#### WORK TO BE COMPLETED:
Copy each of the entries below word for word, with every character and line break unchanged.

#### RECORDS PROVIDED:
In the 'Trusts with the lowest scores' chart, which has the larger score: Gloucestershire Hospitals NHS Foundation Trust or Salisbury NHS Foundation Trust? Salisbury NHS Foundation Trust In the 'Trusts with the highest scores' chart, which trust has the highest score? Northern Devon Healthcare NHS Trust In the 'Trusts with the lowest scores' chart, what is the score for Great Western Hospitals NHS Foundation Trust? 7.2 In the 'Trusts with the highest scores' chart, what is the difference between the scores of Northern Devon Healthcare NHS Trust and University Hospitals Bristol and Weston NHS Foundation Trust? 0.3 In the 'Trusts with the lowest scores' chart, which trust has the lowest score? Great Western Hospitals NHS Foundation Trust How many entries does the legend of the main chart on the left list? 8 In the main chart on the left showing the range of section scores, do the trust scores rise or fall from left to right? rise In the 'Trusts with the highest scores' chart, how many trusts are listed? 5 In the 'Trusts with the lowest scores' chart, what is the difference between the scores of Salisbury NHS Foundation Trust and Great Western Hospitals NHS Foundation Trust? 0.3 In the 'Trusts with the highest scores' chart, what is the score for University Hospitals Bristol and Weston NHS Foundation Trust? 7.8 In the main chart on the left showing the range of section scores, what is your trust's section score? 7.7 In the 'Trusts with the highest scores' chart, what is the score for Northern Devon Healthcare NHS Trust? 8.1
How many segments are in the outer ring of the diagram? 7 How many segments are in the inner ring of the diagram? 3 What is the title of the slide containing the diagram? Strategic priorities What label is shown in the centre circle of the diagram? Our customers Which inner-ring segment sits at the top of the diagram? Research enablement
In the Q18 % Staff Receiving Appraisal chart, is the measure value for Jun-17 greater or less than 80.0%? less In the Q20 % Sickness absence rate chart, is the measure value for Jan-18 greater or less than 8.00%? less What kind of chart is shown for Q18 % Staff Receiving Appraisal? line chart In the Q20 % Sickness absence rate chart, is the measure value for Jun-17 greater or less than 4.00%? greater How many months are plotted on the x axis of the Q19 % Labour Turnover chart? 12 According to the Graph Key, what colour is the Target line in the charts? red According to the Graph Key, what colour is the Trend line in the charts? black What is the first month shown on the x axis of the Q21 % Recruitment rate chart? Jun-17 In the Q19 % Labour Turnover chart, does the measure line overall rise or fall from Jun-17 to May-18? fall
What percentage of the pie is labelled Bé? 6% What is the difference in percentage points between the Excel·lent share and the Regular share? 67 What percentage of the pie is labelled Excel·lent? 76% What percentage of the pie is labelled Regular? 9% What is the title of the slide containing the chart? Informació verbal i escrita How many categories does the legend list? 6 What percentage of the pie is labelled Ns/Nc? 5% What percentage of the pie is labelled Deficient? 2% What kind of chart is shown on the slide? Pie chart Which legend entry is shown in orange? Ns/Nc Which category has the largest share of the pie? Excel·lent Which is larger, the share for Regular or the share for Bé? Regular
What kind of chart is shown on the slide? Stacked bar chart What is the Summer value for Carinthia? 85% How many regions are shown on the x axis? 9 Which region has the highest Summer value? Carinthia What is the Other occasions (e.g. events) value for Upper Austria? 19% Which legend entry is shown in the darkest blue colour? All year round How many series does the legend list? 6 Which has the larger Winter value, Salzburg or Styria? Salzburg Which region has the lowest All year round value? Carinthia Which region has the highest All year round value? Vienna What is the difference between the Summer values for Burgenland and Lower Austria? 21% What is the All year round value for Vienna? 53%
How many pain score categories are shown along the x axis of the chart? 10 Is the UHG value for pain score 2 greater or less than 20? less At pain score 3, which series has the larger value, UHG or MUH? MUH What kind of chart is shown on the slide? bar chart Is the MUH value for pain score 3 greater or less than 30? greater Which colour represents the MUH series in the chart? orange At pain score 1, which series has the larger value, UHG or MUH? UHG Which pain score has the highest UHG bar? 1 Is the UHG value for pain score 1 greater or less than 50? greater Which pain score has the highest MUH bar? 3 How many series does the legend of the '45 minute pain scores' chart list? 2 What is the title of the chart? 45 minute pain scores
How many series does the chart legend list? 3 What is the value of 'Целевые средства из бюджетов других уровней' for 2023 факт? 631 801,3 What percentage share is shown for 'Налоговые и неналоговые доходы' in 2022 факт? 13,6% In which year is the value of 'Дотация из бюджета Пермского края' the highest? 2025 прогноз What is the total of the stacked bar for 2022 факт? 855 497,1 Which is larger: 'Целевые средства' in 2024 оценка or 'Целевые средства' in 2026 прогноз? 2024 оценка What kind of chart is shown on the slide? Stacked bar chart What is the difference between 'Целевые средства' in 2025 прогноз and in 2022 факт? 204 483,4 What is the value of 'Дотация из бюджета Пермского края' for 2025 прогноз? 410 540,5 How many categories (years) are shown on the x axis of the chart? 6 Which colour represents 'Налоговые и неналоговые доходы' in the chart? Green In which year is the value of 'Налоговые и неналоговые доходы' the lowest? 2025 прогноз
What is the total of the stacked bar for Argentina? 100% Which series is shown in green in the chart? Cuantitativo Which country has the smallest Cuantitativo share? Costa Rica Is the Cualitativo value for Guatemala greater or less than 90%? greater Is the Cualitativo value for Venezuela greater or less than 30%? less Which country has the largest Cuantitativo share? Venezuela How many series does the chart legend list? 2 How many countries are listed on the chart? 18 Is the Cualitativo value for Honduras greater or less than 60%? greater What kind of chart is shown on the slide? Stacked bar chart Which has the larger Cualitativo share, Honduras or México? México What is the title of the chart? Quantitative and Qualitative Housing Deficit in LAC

#### EXERCISE ANSWER:
In the 'Trusts with the lowest scores' chart, which has the larger score: Gloucestershire Hospitals NHS Foundation Trust or Salisbury NHS Foundation Trust? Salisbury NHS Foundation Trust In the 'Trusts with the highest scores' chart, which trust has the highest score? Northern Devon Healthcare NHS Trust In the 'Trusts with the lowest scores' chart, what is the score for Great Western Hospitals NHS Foundation Trust? 7.2 In the 'Trusts with the highest scores' chart, what is the difference between the scores of Northern Devon Healthcare NHS Trust and University Hospitals Bristol and Weston NHS Foundation Trust? 0.3 In the 'Trusts with the lowest scores' chart, which trust has the lowest score? Great Western Hospitals NHS Foundation Trust How many entries does the legend of the main chart on the left list? 8 In the main chart on the left showing the range of section scores, do the trust scores rise or fall from left to right? rise In the 'Trusts with the highest scores' chart, how many trusts are listed? 5 In the 'Trusts with the lowest scores' chart, what is the difference between the scores of Salisbury NHS Foundation Trust and Great Western Hospitals NHS Foundation Trust? 0.3 In the 'Trusts with the highest scores' chart, what is the score for University Hospitals Bristol and Weston NHS Foundation Trust? 7.8 In the main chart on the left showing the range of section scores, what is your trust's section score? 7.7 In the 'Trusts with the highest scores' chart, what is the score for Northern Devon Healthcare NHS Trust? 8.1
How many segments are in the outer ring of the diagram? 7 How many segments are in the inner ring of the diagram? 3 What is the title of the slide containing the diagram? Strategic priorities What label is shown in the centre circle of the diagram? Our customers Which inner-ring segment sits at the top of the diagram? Research enablement
In the Q18 % Staff Receiving Appraisal chart, is the measure value for Jun-17 greater or less than 80.0%? less In the Q20 % Sickness absence rate chart, is the measure value for Jan-18 greater or less than 8.00%? less What kind of chart is shown for Q18 % Staff Receiving Appraisal? line chart In the Q20 % Sickness absence rate chart, is the measure value for Jun-17 greater or less than 4.00%? greater How many months are plotted on the x axis of the Q19 % Labour Turnover chart? 12 According to the Graph Key, what colour is the Target line in the charts? red According to the Graph Key, what colour is the Trend line in the charts? black What is the first month shown on the x axis of the Q21 % Recruitment rate chart? Jun-17 In the Q19 % Labour Turnover chart, does the measure line overall rise or fall from Jun-17 to May-18? fall
What percentage of the pie is labelled Bé? 6% What is the difference in percentage points between the Excel·lent share and the Regular share? 67 What percentage of the pie is labelled Excel·lent? 76% What percentage of the pie is labelled Regular? 9% What is the title of the slide containing the chart? Informació verbal i escrita How many categories does the legend list? 6 What percentage of the pie is labelled Ns/Nc? 5% What percentage of the pie is labelled Deficient? 2% What kind of chart is shown on the slide? Pie chart Which legend entry is shown in orange? Ns/Nc Which category has the largest share of the pie? Excel·lent Which is larger, the share for Regular or the share for Bé? Regular
What kind of chart is shown on the slide? Stacked bar chart What is the Summer value for Carinthia? 85% How many regions are shown on the x axis? 9 Which region has the highest Summer value? Carinthia What is the Other occasions (e.g. events) value for Upper Austria? 19% Which legend entry is shown in the darkest blue colour? All year round How many series does the legend list? 6 Which has the larger Winter value, Salzburg or Styria? Salzburg Which region has the lowest All year round value? Carinthia Which region has the highest All year round value? Vienna What is the difference between the Summer values for Burgenland and Lower Austria? 21% What is the All year round value for Vienna? 53%
How many pain score categories are shown along the x axis of the chart? 10 Is the UHG value for pain score 2 greater or less than 20? less At pain score 3, which series has the larger value, UHG or MUH? MUH What kind of chart is shown on the slide? bar chart Is the MUH value for pain score 3 greater or less than 30? greater Which colour represents the MUH series in the chart? orange At pain score 1, which series has the larger value, UHG or MUH? UHG Which pain score has the highest UHG bar? 1 Is the UHG value for pain score 1 greater or less than 50? greater Which pain score has the highest MUH bar? 3 How many series does the legend of the '45 minute pain scores' chart list? 2 What is the title of the chart? 45 minute pain scores
How many series does the chart legend list? 3 What is the value of 'Целевые средства из бюджетов других уровней' for 2023 факт? 631 801,3 What percentage share is shown for 'Налоговые и неналоговые доходы' in 2022 факт? 13,6% In which year is the value of 'Дотация из бюджета Пермского края' the highest? 2025 прогноз What is the total of the stacked bar for 2022 факт? 855 497,1 Which is larger: 'Целевые средства' in 2024 оценка or 'Целевые средства' in 2026 прогноз? 2024 оценка What kind of chart is shown on the slide? Stacked bar chart What is the difference between 'Целевые средства' in 2025 прогноз and in 2022 факт? 204 483,4 What is the value of 'Дотация из бюджета Пермского края' for 2025 прогноз? 410 540,5 How many categories (years) are shown on the x axis of the chart? 6 Which colour represents 'Налоговые и неналоговые доходы' in the chart? Green In which year is the value of 'Налоговые и неналоговые доходы' the lowest? 2025 прогноз
What is the total of the stacked bar for Argentina? 100% Which series is shown in green in the chart? Cuantitativo Which country has the smallest Cuantitativo share? Costa Rica Is the Cualitativo value for Guatemala greater or less than 90%? greater Is the Cualitativo value for Venezuela greater or less than 30%? less Which country has the largest Cuantitativo share? Venezuela How many series does the chart legend list? 2 How many countries are listed on the chart? 18 Is the Cualitativo value for Honduras greater or less than 60%? greater What kind of chart is shown on the slide? Stacked bar chart Which has the larger Cualitativo share, Honduras or México? México What is the title of the chart? Quantitative and Qualitative Housing Deficit in LAC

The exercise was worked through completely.